(Questions about scene geometry)
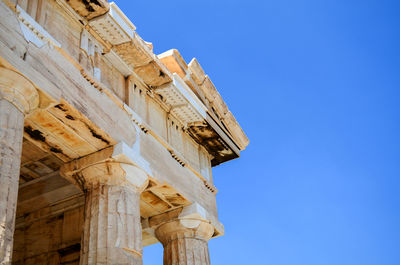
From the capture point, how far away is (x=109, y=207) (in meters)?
11.1

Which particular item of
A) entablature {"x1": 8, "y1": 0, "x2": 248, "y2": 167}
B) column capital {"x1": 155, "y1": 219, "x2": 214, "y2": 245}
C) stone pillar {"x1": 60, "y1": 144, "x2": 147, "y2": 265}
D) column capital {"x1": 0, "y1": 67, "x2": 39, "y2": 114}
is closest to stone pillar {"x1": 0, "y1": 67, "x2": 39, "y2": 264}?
column capital {"x1": 0, "y1": 67, "x2": 39, "y2": 114}

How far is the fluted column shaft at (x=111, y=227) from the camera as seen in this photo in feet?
34.3

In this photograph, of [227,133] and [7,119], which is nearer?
[7,119]

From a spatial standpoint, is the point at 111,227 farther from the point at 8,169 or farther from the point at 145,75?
the point at 145,75

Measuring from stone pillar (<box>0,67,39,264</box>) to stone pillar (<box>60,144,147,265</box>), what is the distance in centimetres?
238

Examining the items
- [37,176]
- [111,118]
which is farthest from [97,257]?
[37,176]

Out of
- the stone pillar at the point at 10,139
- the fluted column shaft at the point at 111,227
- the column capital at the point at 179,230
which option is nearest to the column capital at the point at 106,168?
the fluted column shaft at the point at 111,227

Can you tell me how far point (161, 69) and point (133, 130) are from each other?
1.92 m

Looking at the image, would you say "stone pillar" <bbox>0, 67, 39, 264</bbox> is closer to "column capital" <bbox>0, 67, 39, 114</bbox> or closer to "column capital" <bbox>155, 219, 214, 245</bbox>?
"column capital" <bbox>0, 67, 39, 114</bbox>

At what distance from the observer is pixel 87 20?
11.9m

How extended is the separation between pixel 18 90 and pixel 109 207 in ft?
10.6

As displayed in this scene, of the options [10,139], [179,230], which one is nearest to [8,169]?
[10,139]

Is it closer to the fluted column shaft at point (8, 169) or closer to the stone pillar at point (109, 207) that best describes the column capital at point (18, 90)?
the fluted column shaft at point (8, 169)

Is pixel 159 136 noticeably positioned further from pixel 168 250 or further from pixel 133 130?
pixel 168 250
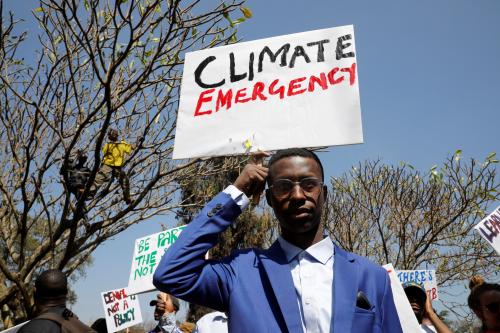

[Problem to work on] Which lines of the records above contain the string "shaft"? Return each such line in full, treating uppercase and lowercase as different.

[In response]
How far is the fluted column shaft at (x=111, y=227) from the camera as seen in this photo in feet?
- the fluted column shaft at the point at 111,227
the fluted column shaft at the point at 111,227
Is it closer to the fluted column shaft at point (8, 169) or closer to the stone pillar at point (109, 207) that best describes the column capital at point (18, 90)?
the fluted column shaft at point (8, 169)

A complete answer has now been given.